MdM was informed by the Ministry of Health via letter that for asylum seekers accommodated in Kutina who are victims of torture, rape or other violence, as well as for asylum seekers with special needs, psychosocial support is made available at Neuropsychiatric hospital in Popovača.11 The Ministry of Health also informed MdM that a contract was concluded with the aforementioned hospital for 2016, specifying that a psychiatrist would provide services 4 times a month in the Reception Centre in Kutina to mentioned categories of asylum seekers. However, employees of the Reception Centre in Kutina informed the Croatian Law Centre that due to lack of capacities, the psychiatrist would not be able to come to the Reception Centre in Kutina, but asylum seekers would be referred directly to hospital when needed.
Since 2010 the Croatian Law Centre has implemented the project “Protection of Victims of Torture among Vulnerable Groups of Migrants” (Zaštita žrtava mučenja među ranjivim skupinama migranata) funded by the UN Voluntary Fund for Victims of Torture (UNVFVT). The project will continue in 2017, but funding will not be enough to cover the needs which have increased with the growing numbers of asylum seekers in 2016. Through the project, legal assistance provided by the Croatian Law Centre, psychosocial support provided by the Croatian Red Cross and psychological counselling provided by external experts – psychologists) are available to asylum seekers and refugees.

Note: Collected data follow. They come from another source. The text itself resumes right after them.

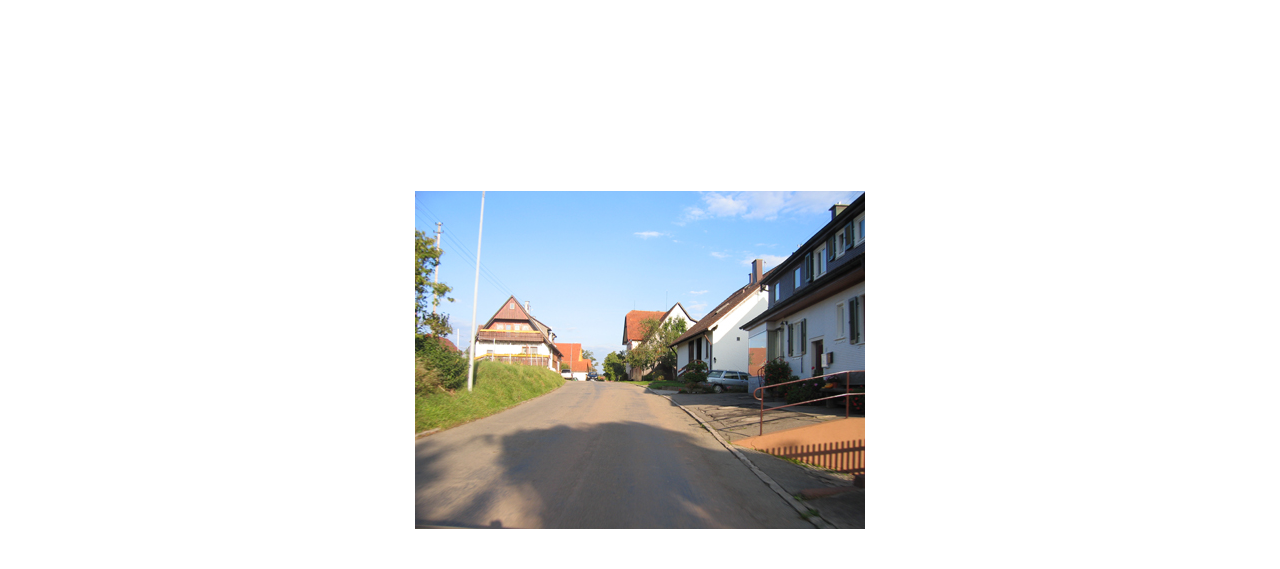

--- FILE ---
content_type: text/html
request_url: http://eichinger.com/Germany1/pages/IMG_0940.htm
body_size: 460
content:
<!DOCTYPE html PUBLIC "-//W3C//DTD HTML 4.01 Transitional//EN">
<html>
<head>
	<meta http-equiv="content-type" content="text/html;charset=iso-8859-1">
	<title>IMG_0940</title>
	<META name="generator" content="Adobe Photoshop(R) CS Web Photo Gallery">
	<link href="../images/galleryStyle.css" rel="stylesheet" type="text/css">
</head>
<body bgcolor="#ffffff" leftmargin="0" marginheight="0" marginwidth="0" topmargin="0">
<table width="100%" height="100%" border="0" cellspacing="0" cellpadding="0">
	<tr>
		<td align="center" valign="middle">
			<table width="2" border="0" cellspacing="0" cellpadding="0">
				<tr>
					<td><img src="../images/IMG_0940.jpg" %image_width% %image_height% border="0" alt="IMG_0940"></td>
				</tr>
			</table>
		</td>
	</tr>
</table>
</div>
</body>
</html>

During 2016 within the project “Access to early protection and rehabilitation services right on arrival in the EU” (ACESO),12 psychological counselling was also organised for torture victims among asylum seekers, however the project will end in March 2017.
During 2016, 28 persons were assisted and psychological 140 counselling sessions were organised by the Croatian Law Centre in total. As specified above, many NGOs were present in the Reception Centres during 2016, yet project-based activities could not cover all the needs which were much greater than available capacity. It also not clear how many NGOs would continue their activities in 2017.

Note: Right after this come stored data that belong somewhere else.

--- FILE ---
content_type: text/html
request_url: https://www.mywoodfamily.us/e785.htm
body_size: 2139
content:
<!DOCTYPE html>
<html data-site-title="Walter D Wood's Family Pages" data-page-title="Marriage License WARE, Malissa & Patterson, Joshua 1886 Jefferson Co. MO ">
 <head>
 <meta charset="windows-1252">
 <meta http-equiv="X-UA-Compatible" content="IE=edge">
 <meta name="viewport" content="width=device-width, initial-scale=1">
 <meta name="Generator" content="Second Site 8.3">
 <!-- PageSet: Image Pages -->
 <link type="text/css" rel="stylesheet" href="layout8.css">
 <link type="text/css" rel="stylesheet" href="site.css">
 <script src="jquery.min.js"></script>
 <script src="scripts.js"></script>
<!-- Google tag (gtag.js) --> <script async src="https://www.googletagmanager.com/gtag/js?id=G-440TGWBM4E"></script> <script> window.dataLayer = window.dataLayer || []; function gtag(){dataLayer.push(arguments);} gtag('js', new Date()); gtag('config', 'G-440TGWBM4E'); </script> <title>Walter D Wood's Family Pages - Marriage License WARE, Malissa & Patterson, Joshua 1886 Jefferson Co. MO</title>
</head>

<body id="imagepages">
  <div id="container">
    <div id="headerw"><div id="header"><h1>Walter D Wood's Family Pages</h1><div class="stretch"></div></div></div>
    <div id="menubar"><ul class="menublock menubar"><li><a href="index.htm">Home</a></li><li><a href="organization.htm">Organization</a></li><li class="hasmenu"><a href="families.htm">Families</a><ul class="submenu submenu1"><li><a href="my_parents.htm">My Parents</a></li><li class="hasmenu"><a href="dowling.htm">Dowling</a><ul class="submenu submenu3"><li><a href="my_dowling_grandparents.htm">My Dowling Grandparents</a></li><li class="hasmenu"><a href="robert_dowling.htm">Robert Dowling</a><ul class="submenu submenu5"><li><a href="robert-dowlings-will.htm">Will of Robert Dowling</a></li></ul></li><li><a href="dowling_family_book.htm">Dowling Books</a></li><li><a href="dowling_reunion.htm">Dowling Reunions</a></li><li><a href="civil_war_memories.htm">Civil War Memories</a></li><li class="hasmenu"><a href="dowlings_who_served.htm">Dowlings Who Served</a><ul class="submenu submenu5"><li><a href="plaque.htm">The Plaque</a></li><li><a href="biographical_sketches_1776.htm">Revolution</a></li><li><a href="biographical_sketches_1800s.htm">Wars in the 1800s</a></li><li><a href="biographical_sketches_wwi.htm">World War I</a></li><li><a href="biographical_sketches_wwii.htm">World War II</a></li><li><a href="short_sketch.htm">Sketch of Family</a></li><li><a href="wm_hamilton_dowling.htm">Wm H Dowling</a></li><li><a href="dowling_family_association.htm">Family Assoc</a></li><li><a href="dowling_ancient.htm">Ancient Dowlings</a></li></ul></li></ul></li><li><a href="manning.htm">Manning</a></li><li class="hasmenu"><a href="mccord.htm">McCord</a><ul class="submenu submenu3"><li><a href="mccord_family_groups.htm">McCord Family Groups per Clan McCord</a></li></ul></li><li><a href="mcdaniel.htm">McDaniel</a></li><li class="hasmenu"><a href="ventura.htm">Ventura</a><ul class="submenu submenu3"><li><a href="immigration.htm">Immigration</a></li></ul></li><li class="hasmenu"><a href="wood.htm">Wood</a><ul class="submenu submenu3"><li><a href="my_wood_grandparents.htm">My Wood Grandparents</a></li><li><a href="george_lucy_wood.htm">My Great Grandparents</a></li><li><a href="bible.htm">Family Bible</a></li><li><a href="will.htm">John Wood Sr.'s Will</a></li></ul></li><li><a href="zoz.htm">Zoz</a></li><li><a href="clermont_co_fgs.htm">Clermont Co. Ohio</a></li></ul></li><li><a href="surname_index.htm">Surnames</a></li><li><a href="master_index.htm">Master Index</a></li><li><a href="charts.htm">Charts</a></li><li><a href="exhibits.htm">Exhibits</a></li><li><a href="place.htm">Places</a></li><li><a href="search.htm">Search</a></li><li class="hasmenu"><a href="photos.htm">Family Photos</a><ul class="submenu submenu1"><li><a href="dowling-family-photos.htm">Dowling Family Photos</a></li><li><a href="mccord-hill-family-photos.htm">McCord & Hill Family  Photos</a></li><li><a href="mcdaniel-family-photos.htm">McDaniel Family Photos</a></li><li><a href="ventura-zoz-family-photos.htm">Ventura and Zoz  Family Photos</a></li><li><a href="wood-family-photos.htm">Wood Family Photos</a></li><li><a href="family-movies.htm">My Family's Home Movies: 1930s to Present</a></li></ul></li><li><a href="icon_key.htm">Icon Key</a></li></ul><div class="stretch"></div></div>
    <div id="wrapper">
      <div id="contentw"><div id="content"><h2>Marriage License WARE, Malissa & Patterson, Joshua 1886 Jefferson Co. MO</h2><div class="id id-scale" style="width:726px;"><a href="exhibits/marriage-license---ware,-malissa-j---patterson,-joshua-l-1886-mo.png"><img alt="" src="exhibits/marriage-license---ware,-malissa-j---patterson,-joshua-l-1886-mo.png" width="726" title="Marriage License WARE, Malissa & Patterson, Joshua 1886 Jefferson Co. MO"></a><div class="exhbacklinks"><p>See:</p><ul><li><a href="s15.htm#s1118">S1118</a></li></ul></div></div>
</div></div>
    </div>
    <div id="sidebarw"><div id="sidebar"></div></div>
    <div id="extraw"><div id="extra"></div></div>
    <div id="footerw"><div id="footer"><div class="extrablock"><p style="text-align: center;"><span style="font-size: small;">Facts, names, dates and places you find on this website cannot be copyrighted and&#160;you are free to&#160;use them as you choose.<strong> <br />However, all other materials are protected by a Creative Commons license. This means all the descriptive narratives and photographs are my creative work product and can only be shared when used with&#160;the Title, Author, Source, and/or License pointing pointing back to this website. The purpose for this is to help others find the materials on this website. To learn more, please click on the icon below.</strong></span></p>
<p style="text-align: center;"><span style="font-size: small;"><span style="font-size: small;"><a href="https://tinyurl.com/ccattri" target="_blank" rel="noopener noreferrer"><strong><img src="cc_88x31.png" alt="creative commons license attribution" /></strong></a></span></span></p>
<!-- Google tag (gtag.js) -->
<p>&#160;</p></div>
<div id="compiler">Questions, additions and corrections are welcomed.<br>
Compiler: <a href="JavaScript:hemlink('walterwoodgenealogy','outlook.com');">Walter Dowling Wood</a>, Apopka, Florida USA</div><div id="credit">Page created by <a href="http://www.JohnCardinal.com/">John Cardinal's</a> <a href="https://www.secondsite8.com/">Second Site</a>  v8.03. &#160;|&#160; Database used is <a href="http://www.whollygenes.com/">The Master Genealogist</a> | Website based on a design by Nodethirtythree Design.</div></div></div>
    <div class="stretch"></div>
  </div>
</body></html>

JRS reported that due to the culturally oppressed position of women from certain countries, access to medical, psychological and legal assistance is often deprived to a certain number of women which is why they created special workshop aiming to support and empower women.13
- 1. Article 57(1) LITP.
- 2. Information provided by the Croatian Red Cross, 13 February 2017.
- 3. Information provided by the Ministry of Interior, 2 March 2017.
- 4. Information provided by MdM, 31 January 2017.
- 5. Ibid.
- 6. Information provided by JRS, 16 February 2017.
- 7. Information provided by SPA, 8 and 14 February 2017.
- 8. See: http://bit.ly/2lr77E4, http://www.srcro.eu/, http://bit.ly/2m2IRVO.
- 9. Information provided by the Rehabilitation Centre for Stress and Trauma, 15 February 2017.
- 10. Article 57(2) LITP.
- 11. Letter from the Ministry of Health to MdM, dated 4 October 2016. This is also mentioned by the Croatian Dublin Unit in guarantees provided to other Member States prior to transfers: ECRE, Balkan route reversed, December 2016, Annex IV.
- 12. The Croatian Law Centre implemented Project “Protection of Victims of Torture among Vulnerable Groups of Migrants” funded by UNVFVT and “Access to early protection and rehabilitation services right on arrival in the EU” (ACESO) led by Hungarian Helsinki Committee and funded by the European Commission.
- 13. Information provided by JRS, 16 February 2017.